"Wood, you know I would rather take advice from you than from any other living person. And why shouldn't I? You always set me right. You started me right, but I got away from you, into a great deal of trouble. Anything you are willing to say you know, I will take at one hundred per cent. In fact, I would be mighty glad if you could tell me where to send her, but I don't know if I can stand it now," he added.

"I believe I do know just where to send her, and also just how to get her there safely, perhaps more so than if you went as you have planned. And I will take the time to tell you how I happened to know from personal contact. Let us go back in the boat and sit down again."

He followed me into the cabin and sat down opposite where I could study his face.

"Howard," I began seriously, "in order to make this plain to you I must give you some inside information that has not reached the public, and perhaps it never will officially, and for that reason treat it as ultra-confidential.

"When Germany began war on Europe it has been said and known positively that it was only a question of time when we would be in it, and that no preparation was made to meet that condition. But a great deal of work was done that has not begun to show yet. It is true that public sentiment would not support raising an army and equipping it, owing to such Hun stuff as 'I Did Not Raise My Boy to Be a Soldier,' but other things perhaps as important were accomplished. One of them was to determine just how much power the Hun had in this country. The beginning was made in schools of all kinds, colleges and universities, in fact, every institution of an educational nature.

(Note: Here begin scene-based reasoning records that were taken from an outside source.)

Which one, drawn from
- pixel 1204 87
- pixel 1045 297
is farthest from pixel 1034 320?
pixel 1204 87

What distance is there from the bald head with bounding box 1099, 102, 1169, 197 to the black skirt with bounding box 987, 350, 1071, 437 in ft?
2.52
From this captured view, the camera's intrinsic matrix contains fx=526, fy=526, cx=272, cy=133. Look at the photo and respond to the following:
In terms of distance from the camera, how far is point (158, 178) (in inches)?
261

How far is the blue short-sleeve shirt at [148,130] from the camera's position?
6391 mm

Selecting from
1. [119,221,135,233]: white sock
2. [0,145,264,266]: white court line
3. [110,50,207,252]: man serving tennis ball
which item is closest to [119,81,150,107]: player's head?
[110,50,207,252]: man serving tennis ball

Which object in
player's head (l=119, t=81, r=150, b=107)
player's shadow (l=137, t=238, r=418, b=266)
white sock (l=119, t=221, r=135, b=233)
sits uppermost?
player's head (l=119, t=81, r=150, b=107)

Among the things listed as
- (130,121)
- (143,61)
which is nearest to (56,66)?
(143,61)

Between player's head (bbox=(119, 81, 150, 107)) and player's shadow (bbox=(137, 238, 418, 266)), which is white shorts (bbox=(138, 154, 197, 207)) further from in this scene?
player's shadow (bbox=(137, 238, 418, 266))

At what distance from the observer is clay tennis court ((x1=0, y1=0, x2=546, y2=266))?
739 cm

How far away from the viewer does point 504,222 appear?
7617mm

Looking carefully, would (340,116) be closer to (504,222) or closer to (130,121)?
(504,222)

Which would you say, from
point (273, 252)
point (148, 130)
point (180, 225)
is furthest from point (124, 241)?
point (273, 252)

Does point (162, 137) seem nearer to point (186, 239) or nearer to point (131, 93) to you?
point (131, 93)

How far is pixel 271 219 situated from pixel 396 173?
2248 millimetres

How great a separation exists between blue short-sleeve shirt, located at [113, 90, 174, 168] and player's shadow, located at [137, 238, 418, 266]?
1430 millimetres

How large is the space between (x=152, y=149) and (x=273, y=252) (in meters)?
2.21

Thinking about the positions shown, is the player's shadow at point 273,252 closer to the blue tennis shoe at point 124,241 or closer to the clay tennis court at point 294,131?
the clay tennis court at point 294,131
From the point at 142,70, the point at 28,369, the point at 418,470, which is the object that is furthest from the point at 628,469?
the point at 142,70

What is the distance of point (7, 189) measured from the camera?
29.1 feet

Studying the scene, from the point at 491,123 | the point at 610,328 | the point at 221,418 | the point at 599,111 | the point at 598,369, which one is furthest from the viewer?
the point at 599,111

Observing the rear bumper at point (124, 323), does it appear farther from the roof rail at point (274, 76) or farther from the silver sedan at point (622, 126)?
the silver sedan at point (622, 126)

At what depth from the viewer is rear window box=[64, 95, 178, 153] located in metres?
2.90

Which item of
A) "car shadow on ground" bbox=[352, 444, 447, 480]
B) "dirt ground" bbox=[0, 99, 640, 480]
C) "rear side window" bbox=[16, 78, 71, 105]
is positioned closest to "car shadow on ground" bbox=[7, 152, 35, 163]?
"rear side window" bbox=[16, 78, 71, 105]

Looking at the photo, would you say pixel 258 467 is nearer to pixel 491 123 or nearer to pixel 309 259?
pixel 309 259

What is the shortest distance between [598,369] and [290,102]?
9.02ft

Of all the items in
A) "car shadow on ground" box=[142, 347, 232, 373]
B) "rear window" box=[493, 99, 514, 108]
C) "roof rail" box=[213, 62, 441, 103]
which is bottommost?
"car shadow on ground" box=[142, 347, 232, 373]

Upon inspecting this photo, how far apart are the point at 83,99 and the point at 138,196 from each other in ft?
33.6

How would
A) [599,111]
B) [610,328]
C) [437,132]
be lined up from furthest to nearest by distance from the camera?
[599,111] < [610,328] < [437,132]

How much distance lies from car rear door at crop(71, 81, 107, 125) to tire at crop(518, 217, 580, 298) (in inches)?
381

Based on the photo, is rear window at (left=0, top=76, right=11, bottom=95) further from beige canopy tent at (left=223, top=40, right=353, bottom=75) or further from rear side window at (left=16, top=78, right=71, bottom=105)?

"I put in the best part of two years analyzing teachers and professors tainted with Prussianism, whether it was imported or domestic. It was a rare experience and required careful work. Directly or indirectly, I came in contact with all of them, and in many cases visited the schools and colleges, interviewing professors and teachers under one subterfuge or another, and in doing so developed some valuable and astounding information. It will require a big basket to hold the heads that must fall from this work. If I had them sufficiently at ease and could get them to use the words Kamerad, Kultur, and Middle Europe, by their face and tone I could tell. No one can repeat those words without giving themselves away, if pro-Hun.

"Girls' schools were the hardest to get into without revealing my purpose, which was always desirable. A man knocking at their gates was a big interrogation point, but I managed to see about all of them. Girls of to-day are mothers of to-morrow, and after all it's the mothers that count, Howard.

"I am telling you this," I went on, "expecting you to grasp the inference, in order to avoid going into details. I found a girls' school, perhaps two hours from New York, which is an ideal place for little Jim. The conditions are the best. She would be really educated, and be as safe as though at home and possibly more so, just now when she is advancing toward womanhood." I paused, watching Howard closely.

"But, Wood," he replied, with great concern, "little Jim has always been so free, wouldn't it be wrong to shut her up in a place like that? What would she do without her flowers and being able to go about as she pleased?"

"They have immense grounds, covered with a beautiful forest, in which she would be delighted. She can roam at will after school hours. Of course, students can't leave the grounds, or rather the estate, without escort. There are flowers in greatest profusion, everything to make the place attractive. It is the safest and best I found among all that I visited. In fact, I went back once or twice on a special invitation to do a small favor."